--- Begin RECORDS FOR THIS TASK ---

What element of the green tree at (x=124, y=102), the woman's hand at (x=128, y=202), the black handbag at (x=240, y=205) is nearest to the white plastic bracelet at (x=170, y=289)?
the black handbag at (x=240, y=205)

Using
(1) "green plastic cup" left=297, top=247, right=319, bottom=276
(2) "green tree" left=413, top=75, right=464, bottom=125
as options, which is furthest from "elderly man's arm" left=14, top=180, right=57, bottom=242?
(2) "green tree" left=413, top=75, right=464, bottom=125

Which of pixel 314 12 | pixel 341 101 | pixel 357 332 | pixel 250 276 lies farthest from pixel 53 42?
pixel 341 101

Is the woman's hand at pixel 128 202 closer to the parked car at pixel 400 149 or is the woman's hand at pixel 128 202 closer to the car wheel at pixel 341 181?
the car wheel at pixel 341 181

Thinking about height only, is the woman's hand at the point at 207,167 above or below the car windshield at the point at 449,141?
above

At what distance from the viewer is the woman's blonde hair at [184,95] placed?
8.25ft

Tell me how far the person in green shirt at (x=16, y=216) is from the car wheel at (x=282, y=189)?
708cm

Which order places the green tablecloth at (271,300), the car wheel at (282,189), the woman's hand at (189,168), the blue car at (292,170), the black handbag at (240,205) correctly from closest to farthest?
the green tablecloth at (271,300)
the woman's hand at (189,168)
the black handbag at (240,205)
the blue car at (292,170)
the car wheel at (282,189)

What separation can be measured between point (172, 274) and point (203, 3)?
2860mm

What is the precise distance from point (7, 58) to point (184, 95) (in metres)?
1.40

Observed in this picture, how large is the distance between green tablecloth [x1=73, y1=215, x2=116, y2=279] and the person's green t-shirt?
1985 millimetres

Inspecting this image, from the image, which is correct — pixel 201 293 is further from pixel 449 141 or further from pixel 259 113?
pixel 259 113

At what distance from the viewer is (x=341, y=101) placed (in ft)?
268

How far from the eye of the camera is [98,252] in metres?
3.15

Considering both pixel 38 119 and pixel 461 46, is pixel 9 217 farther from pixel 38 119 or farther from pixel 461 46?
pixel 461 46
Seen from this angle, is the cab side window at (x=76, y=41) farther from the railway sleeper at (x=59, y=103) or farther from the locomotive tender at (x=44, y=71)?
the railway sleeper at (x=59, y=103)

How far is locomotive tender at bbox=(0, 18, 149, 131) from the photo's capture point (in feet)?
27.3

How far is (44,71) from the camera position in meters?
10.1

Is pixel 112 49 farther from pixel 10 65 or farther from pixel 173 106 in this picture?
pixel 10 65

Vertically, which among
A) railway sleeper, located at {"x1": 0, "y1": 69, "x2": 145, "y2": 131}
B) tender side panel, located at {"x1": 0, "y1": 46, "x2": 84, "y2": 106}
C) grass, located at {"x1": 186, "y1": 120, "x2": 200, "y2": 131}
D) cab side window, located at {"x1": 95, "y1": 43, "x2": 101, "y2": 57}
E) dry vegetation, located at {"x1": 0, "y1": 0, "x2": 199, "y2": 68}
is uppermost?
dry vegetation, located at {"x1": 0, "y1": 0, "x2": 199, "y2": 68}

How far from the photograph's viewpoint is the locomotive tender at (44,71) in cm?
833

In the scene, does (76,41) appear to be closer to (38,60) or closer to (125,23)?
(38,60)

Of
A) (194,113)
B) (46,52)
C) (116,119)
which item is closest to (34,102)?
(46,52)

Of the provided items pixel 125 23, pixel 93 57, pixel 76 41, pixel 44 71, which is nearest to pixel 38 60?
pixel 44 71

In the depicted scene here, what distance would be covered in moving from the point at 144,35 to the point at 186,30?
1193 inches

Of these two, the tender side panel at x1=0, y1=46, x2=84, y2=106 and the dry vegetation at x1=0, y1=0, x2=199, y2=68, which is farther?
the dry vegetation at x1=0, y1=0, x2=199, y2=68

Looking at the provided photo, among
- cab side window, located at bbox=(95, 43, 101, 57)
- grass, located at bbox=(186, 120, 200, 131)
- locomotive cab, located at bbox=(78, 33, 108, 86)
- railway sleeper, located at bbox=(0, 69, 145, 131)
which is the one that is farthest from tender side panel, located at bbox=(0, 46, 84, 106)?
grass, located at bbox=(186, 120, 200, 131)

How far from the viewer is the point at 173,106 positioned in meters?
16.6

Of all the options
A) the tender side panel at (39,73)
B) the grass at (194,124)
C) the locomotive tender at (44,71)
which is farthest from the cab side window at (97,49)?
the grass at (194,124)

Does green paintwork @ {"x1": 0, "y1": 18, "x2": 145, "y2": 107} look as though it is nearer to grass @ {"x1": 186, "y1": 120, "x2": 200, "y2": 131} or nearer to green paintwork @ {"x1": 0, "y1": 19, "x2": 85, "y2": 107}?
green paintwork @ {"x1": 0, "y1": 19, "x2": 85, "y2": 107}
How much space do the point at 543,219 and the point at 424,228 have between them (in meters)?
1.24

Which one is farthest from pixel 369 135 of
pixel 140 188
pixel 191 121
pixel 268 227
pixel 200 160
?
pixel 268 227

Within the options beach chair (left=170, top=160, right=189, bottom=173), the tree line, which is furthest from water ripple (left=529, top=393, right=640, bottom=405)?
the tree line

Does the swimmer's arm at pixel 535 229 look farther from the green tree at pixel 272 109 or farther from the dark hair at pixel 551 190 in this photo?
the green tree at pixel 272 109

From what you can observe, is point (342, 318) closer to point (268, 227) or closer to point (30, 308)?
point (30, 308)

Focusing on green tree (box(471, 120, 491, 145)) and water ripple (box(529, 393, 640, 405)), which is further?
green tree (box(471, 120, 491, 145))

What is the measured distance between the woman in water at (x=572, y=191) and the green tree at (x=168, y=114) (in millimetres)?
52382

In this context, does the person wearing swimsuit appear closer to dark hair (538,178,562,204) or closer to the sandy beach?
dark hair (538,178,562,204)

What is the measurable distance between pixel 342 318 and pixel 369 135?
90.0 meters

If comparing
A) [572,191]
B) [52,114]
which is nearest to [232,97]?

--- End RECORDS FOR THIS TASK ---

**GOAL:** Quote only the lines from the line containing "Does the swimmer's" through the end of the listing, please, keeping both the first and the last line.

**ANSWER FOR THIS EXERCISE:**
Does the swimmer's arm at pixel 535 229 look farther from the green tree at pixel 272 109 or farther from the dark hair at pixel 551 190 in this photo?
the green tree at pixel 272 109

From what you can observe, is point (342, 318) closer to point (268, 227) or closer to point (30, 308)?
point (30, 308)

Focusing on green tree (box(471, 120, 491, 145)) and water ripple (box(529, 393, 640, 405)), which is further?
green tree (box(471, 120, 491, 145))

What is the measured distance between the woman in water at (x=572, y=191) and the green tree at (x=168, y=114) (in millimetres)?
52382

In this context, does the person wearing swimsuit appear closer to dark hair (538,178,562,204) or closer to the sandy beach?
dark hair (538,178,562,204)

What is the measurable distance between pixel 342 318 and pixel 369 135?
90.0 meters

If comparing
A) [572,191]
B) [52,114]
which is nearest to [232,97]?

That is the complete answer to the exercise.